For a country facing high poverty level, huge infrastructure deficits, underperforming agriculture and manufacturing sectors, inadequate social services bordering on virtual collapse in education and health, and insecurity, this level of loss of potential foreign exchange earnings is inexcusable and must be decisively tackled.
The SEREC report attributes this humongous revenue loss in the solid minerals sector to the dependence on export of raw materials at low value rather than processed goods to which substantial value has been added.
This means loss of potential opportunities estimated at between $15 billion and $20 billion. Thus, Nigeria is unable to maximally benefit from her rich deposits of diverse solid minerals, including iron ore, gypsum, limestone, gold, bitumen, and lithium, to name a few.
But nurturing a vigorous, vibrant and flourishing solid minerals sector is a necessary condition for fundamentally reducing the over-dependence on the often unpredictable petroleum revenues that have been a major problem with economic management in post-colonial Nigeria.
Towards this end, the Tinubu administration must continue to deepen the reforms in the solid minerals sector. These reforms include strengthening of regulatory enforcement through the establishment of Mining Marshalls in 2024, organising artisanal miners into formal, taxable structures, and enhanced efficiency in the collection of royalties and licenses.
The Ministry of Solid Minerals Development should urgently prioritise ensuring qualitative value addition to solid minerals raw materials before export, to increase competitiveness and revenue potential.

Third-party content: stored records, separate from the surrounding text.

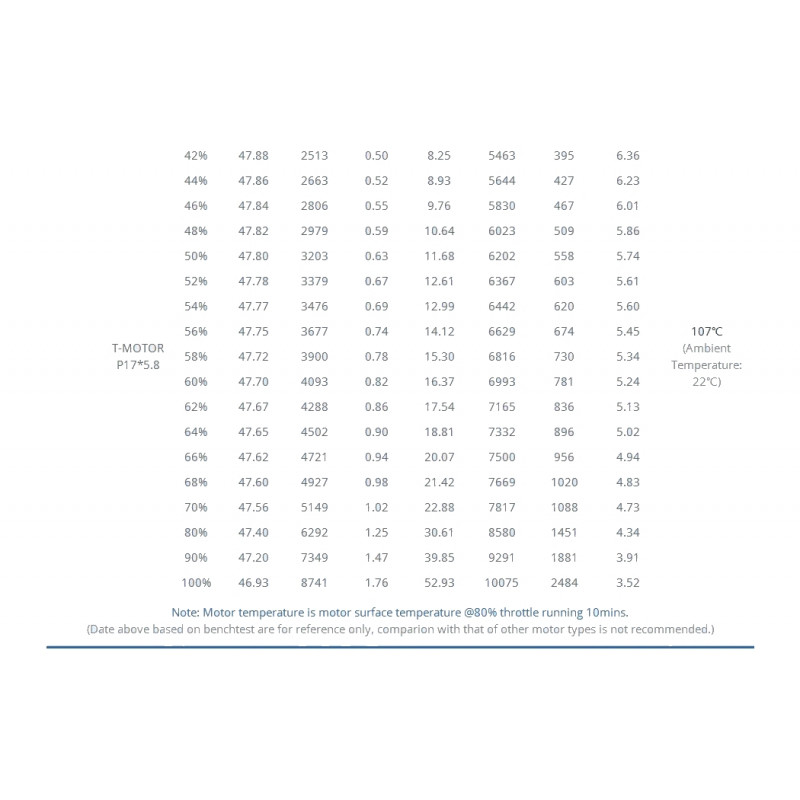 | | | | | | | | | | |
|---|---|---|---|---|---|---|---|---|---|
| T-MOTOR P17*5.8 | 42% | 47.88 | 2513 | 0.50 | 8.25 | 5463 | 395 | 6.36 | 107℃ (Ambient Temperature: 22℃) |
| | 44% | 47.86 | 2663 | 0.52 | 8.93 | 5644 | 427 | 6.23 | |
| | 46% | 47.84 | 2806 | 0.55 | 9.76 | 5830 | 467 | 6.01 | |
| | 48% | 47.82 | 2979 | 0.59 | 10.64 | 6023 | 509 | 5.86 | |
| | 50% | 47.80 | 3203 | 0.63 | 11.68 | 6202 | 558 | 5.74 | |
| | 52% | 47.78 | 3379 | 0.67 | 12.61 | 6367 | 603 | 5.61 | |
| | 54% | 47.77 | 3476 | 0.69 | 12.99 | 6442 | 620 | 5.60 | |
| | 56% | 47.75 | 3677 | 0.74 | 14.12 | 6629 | 674 | 5.45 | |
| | 58% | 47.72 | 3900 | 0.78 | 15.30 | 6816 | 730 | 5.34 | |
| | 60% | 47.70 | 4093 | 0.82 | 16.37 | 6993 | 781 | 5.24 | |
| | 62% | 47.67 | 4288 | 0.86 | 17.54 | 7165 | 836 | 5.13 | |
| | 64% | 47.65 | 4502 | 0.90 | 18.81 | 7332 | 896 | 5.02 | |
| | 66% | 47.62 | 4721 | 0.94 | 20.07 | 7500 | 956 | 4.94 | |
| | 68% | 47.60 | 4927 | 0.98 | 21.42 | 7669 | 1020 | 4.83 | |
| | 70% | 47.56 | 5149 | 1.02 | 22.88 | 7817 | 1088 | 4.73 | |
| | 80% | 47.40 | 6292 | 1.25 | 30.61 | 8580 | 1451 | 4.34 | |
| | 90% | 47.20 | 7349 | 1.47 | 39.85 | 9291 | 1881 | 3.91 | |
| | 100% | 46.93 | 8741 | 1.76 | 52.93 | 10075 | 2484 | 3.52 | |

Note: Motor temperature is motor surface temperature @80% throttle running 10mins.
(Date above based on benchtest are for reference only, comparion with that of other motor types is not recommended.)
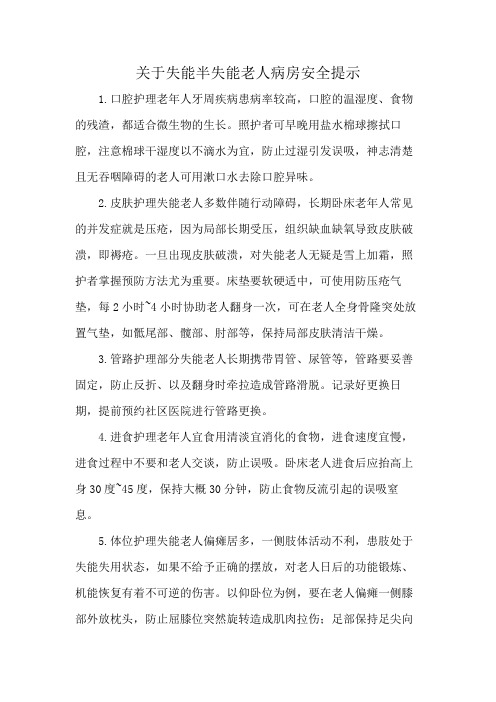 关于失能半失能老人病房安全提示

1.口腔护理老年人牙周疾病患病率较高，口腔的温湿度、食物的残渣，都适合微生物的生长。照护者可早晚用盐水棉球擦拭口腔，注意棉球干湿度以不滴水为宜，防止过湿引发误吸，神志清楚且无吞咽障碍的老人可用漱口水去除口腔异味。

2.皮肤护理失能老人多数伴随行动障碍，长期卧床老年人常见的并发症就是压疮，因为局部长期受压，组织缺血缺氧导致皮肤破溃，即褥疮。一旦出现皮肤破溃，对失能老人无疑是雪上加霜，照护者掌握预防方法尤为重要。床垫要软硬适中，可使用防压疮气垫，每2小时~4小时协助老人翻身一次，可在老人全身骨隆突处放置气垫，如骶尾部、髋部、肘部等，保持局部皮肤清洁干燥。

3.管路护理部分失能老人长期携带胃管、尿管等，管路要妥善固定，防止反折、以及翻身时牵拉造成管路滑脱。记录好更换日期，提前预约社区医院进行管路更换。

4.进食护理老年人宜食用清淡宜消化的食物，进食速度宜慢，进食过程中不要和老人交谈，防止误吸。卧床老人进食后应抬高上身30度~45度，保持大概30分钟，防止食物反流引起的误吸窒息。

5.体位护理失能老人偏瘫居多，一侧肢体活动不利，患肢处于失能失用状态，如果不给予正确的摆放，对老人日后的功能锻炼、机能恢复有着不可逆的伤害。以仰卧位为例，要在老人偏瘫一侧膝部外放枕头，防止屈膝位突然旋转造成肌肉拉伤；足部保持足尖向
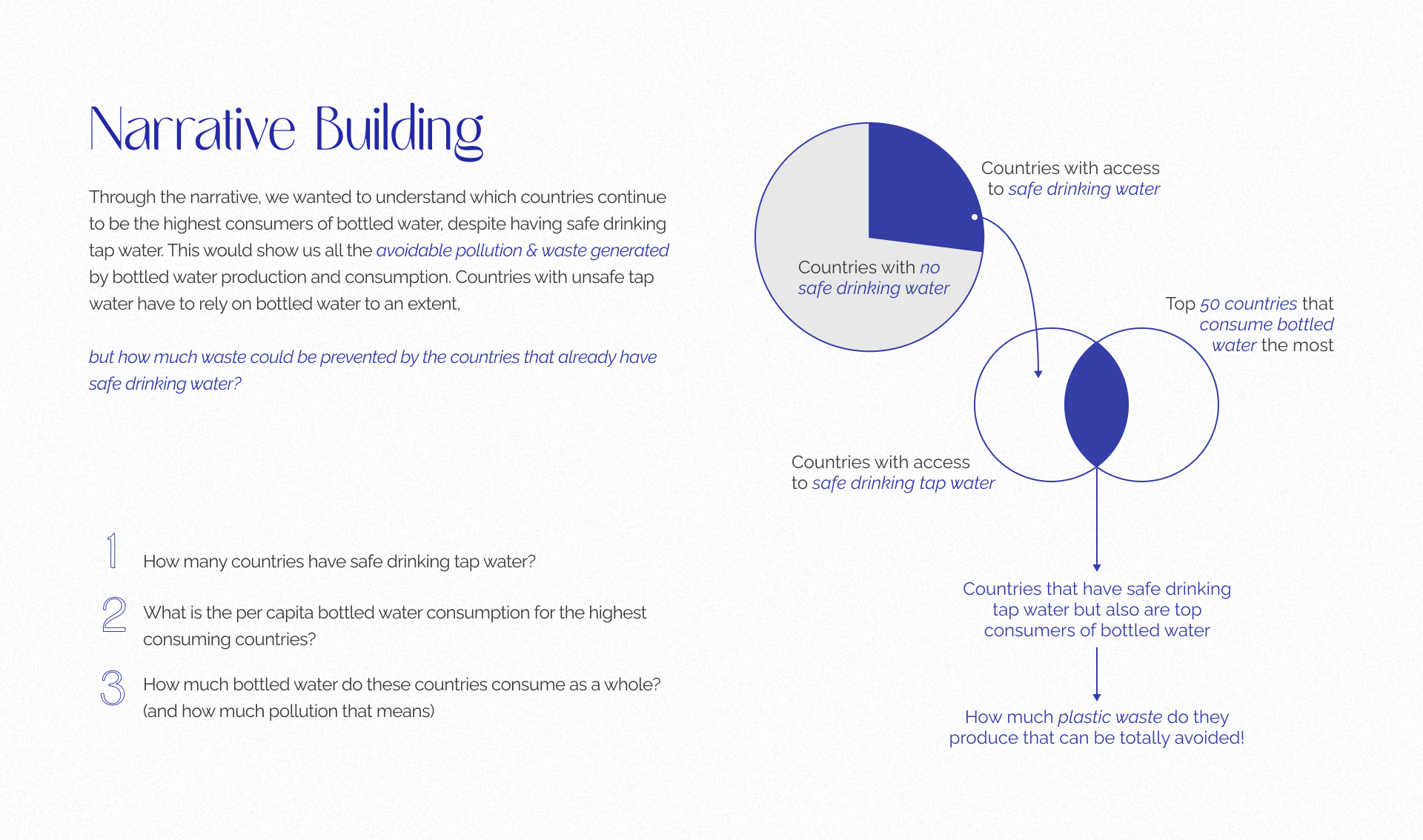 Narrative Building

Through the narrative, we wanted to understand which countries continue to be the highest consumers of bottled water, despite having safe drinking tap water. This would show us all the avoidable pollution & waste generated by bottled water production and consumption. Countries with unsafe tap water have to rely on bottled water to an extent,

but how much waste could be prevented by the countries that already have safe drinking water?

1 How many countries have safe drinking tap water?

2 What is the per capita bottled water consumption for the highest consuming countries?

3 How much bottled water do these countries consume as a whole? (and how much pollution that means)

Countries with access to safe drinking water

Countries with no safe drinking water

Top 50 countries that consume bottled water the most

Countries with access to safe drinking tap water

Countries that have safe drinking tap water but also are top consumers of bottled water

How much plastic waste do they produce that can be totally avoided!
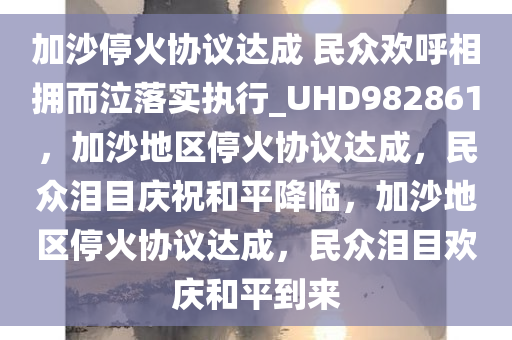 加沙停火协议达成 民众欢呼相拥而泣落实执行_UHD982861，加沙地区停火协议达成，民众泪目庆祝和平降临，加沙地区停火协议达成，民众泪目欢庆和平到来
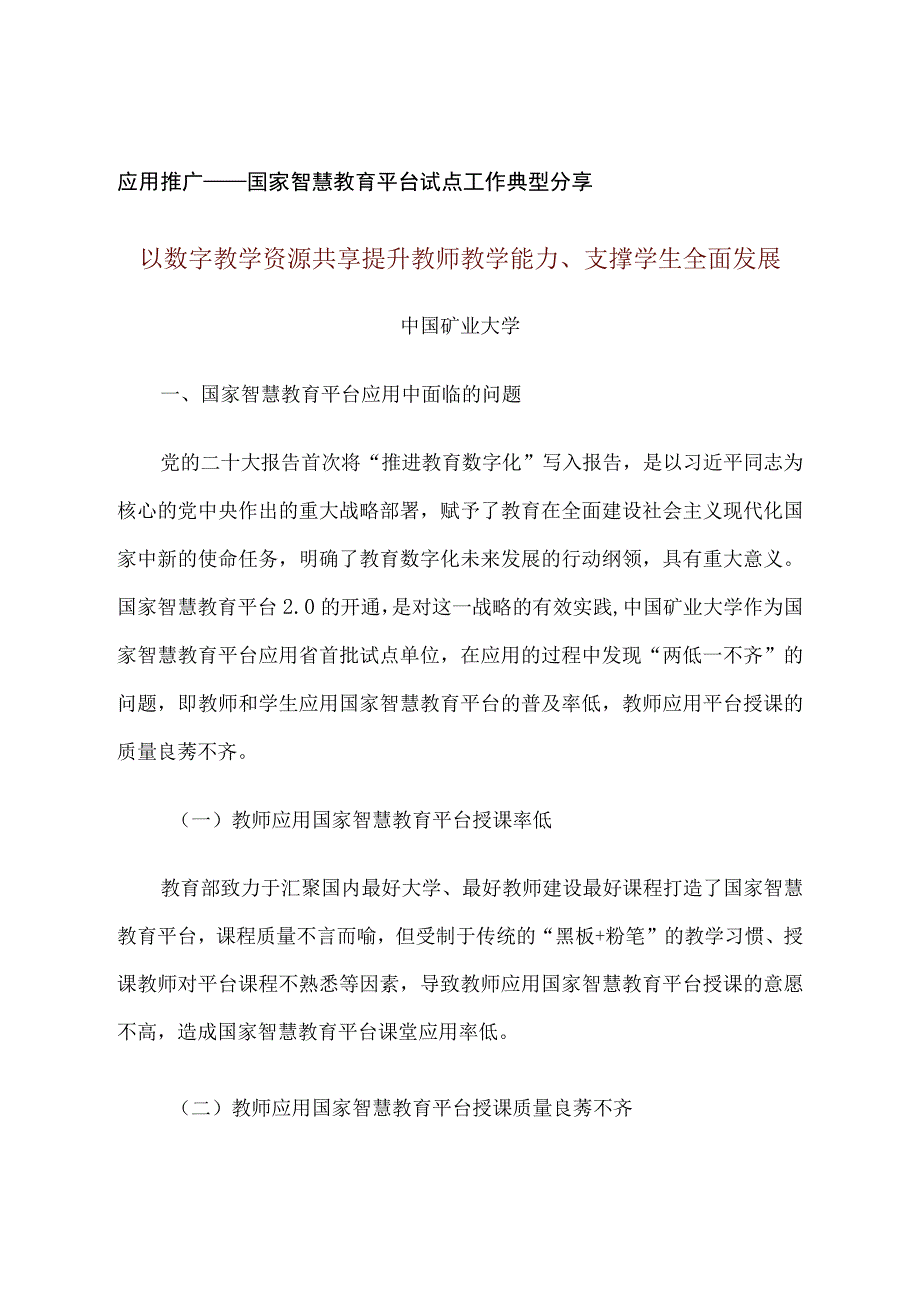 应用推广——国家智慧教育平台试点工作典型分享

以数字教学资源共享提升教师教学能力、支撑学生全面发展

中国矿业大学

一、国家智慧教育平台应用中面临的问题

党的二十大报告首次将“推进教育数字化”写入报告，是以习近平同志为核心的党中央作出的重大战略部署，赋予了教育在全面建设社会主义现代化国家中新的使命任务，明确了教育数字化未来发展的行动纲领，具有重大意义。国家智慧教育平台2.0的开通，是对这一战略的有效实践，中国矿业大学作为国家智慧教育平台应用省首批试点单位，在应用的过程中发现“两低一不齐”的问题，即教师和学生应用国家智慧教育平台的普及率低，教师应用平台授课的质量良莠不齐。

（一）教师应用国家智慧教育平台授课率低

教育部致力于汇聚国内最好大学、最好教师建设最好课程打造了国家智慧教育平台，课程质量不言而喻，但受制于传统的“黑板+粉笔”的教学习惯、授课教师对平台课程不熟悉等因素，导致教师应用国家智慧教育平台授课的意愿不高，造成国家智慧教育平台课堂应用率低。

（二）教师应用国家智慧教育平台授课质量良莠不齐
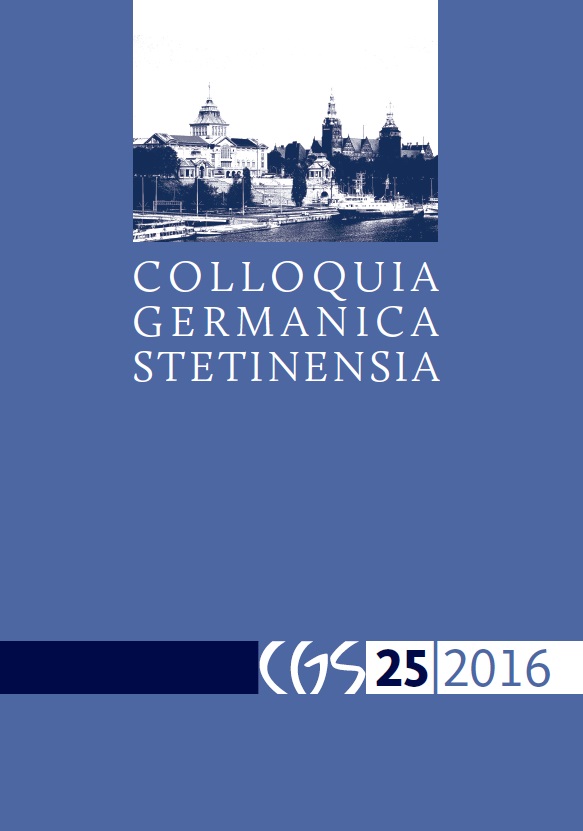 COLLOQUIA GERMANICA STETINENSIA

CGS 25 2016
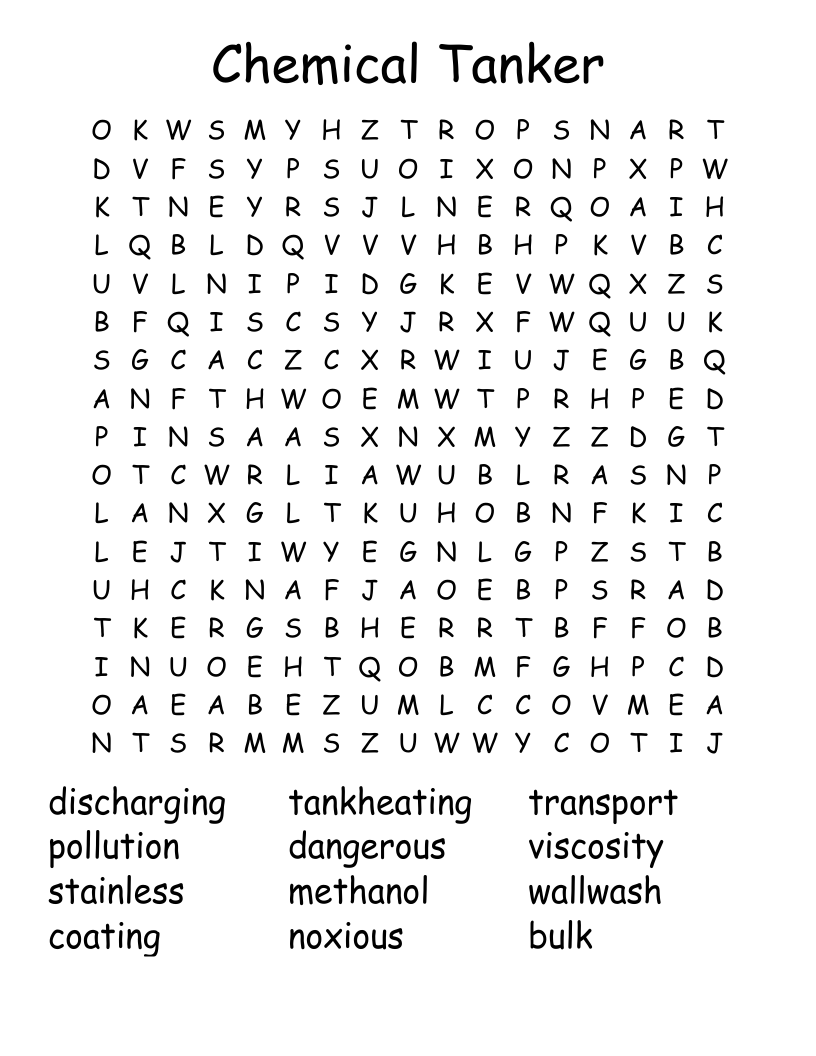 Chemical Tanker

O K W S M Y H Z T R O P S N A R T
D V F S Y P S U O I X O N P X P W
K T N E Y R S J L N E R Q O A I H
L Q B L D Q V V V H B H P K V B C
U V L N I P I D G K E V W Q X Z S
B F Q I S C S Y J R X F W Q U U K
S G C A C Z C X R W I U J E G B Q
A N F T H W O E M W T P R H P E D
P I N S A A S X N X M Y Z Z D G T
O T C W R L I A W U B L R A S N P
L A N X G L T K U H O B N F K I C
L E J T I W Y E G N L G P Z S T B
U H C K N A F J A O E B P S R A D
T K E R G S B H E R R T B F F O B
I N U O E H T Q O B M F G H P C D
O A E A B E Z U M L C C O V M E A
N T S R M M S Z U W W Y C O T I J

discharging
pollution
stainless
coating

tankheating
dangerous
methanol
noxious

transport
viscosity
wallwash
bulk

The SEREC report indicates that poor management of Nigeria’s export structures and processes does not affect only the solid minerals sector but negatively impacts export performance in diverse spheres of the national economy.
It identifies such structural gaps as poor monitoring of export volumes and valuation, and ineffective enforcement of international best practices, as mitigating against export value maximisation.
It stresses in particular pervasive operational inefficiencies within Nigeria’s ports manifesting, for instance, in “fragmented digital systems across port, customs and shipping operations, lack of real-time cargo visibility and persistent reliance on manual processes”.
It further describes the country’s ports as “dual-purpose corridors that facilitate the export of raw resources and the import of refined goods, a pattern that continues to reinforce trade imbalances, industrial stagnation and rising cost of living”.
Deepening and accelerating ongoing port reforms as well as overhauling, modernising and rejuvenating all structures and agencies critical to export processes and management in Nigeria must be a cardinal feature of the current administration’s economic reforms.